De una u otra forma, esos relatos guiaron nuestros sueños. Por eso, aunque no siempre fue nuestra idea, fuimos tan brillantes en esas épocas que añoramos esos años, el estilo que nos llevó a ser únicos. En el fondo, no sabemos a qué jugamos, pero hubo un tiempo en el que jugamos a lo que pensó Francisco Maturana, y él fue quien mejor entendió cómo éramos nosotros, cómo entendíamos la pelota.
La épica inspira la mitología. Y la narrativa de nuestra historia, aunque no es una historia de dioses ni grandes héroes, si conjuga el relato de unos hombres que, con ganas de tocar el Olimpo, jugaron un rato a ser deidades.
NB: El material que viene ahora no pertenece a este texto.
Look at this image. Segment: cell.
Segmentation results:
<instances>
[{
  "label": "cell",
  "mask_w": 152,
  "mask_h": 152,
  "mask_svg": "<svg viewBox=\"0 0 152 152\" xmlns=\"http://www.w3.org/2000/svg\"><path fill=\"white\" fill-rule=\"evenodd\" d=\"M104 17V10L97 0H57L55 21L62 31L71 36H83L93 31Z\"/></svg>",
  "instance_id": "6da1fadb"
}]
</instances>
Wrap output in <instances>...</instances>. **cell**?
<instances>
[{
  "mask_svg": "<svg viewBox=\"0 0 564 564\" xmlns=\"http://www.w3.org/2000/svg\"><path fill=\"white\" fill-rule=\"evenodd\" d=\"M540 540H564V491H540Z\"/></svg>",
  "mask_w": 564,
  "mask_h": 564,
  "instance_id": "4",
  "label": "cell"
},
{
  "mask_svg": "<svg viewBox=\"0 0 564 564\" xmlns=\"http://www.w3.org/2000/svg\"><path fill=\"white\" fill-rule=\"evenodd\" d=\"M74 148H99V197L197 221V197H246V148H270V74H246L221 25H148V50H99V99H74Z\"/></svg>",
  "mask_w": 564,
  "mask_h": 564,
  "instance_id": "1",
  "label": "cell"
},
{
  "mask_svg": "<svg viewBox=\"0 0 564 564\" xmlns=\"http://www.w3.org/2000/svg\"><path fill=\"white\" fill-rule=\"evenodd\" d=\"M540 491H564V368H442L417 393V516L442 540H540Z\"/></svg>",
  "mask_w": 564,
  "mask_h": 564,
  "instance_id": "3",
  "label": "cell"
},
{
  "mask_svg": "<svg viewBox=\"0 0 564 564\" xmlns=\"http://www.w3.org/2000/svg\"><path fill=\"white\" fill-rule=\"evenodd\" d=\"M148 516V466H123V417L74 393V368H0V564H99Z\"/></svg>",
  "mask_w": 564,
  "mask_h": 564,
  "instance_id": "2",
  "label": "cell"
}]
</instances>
Esa es la identidad a la que aspiramos llegar.
“¿Acaso la mayor parte de sus relatos no versan sobre la guerra ... y sobre los dioses en su trato entre sí y con los hombres, en la medida en que tienen trato; y acerca de los fenómenos celestes y sobre las cosas del Hades y las generaciones tanto de dioses como de héroes?”: Sócrates.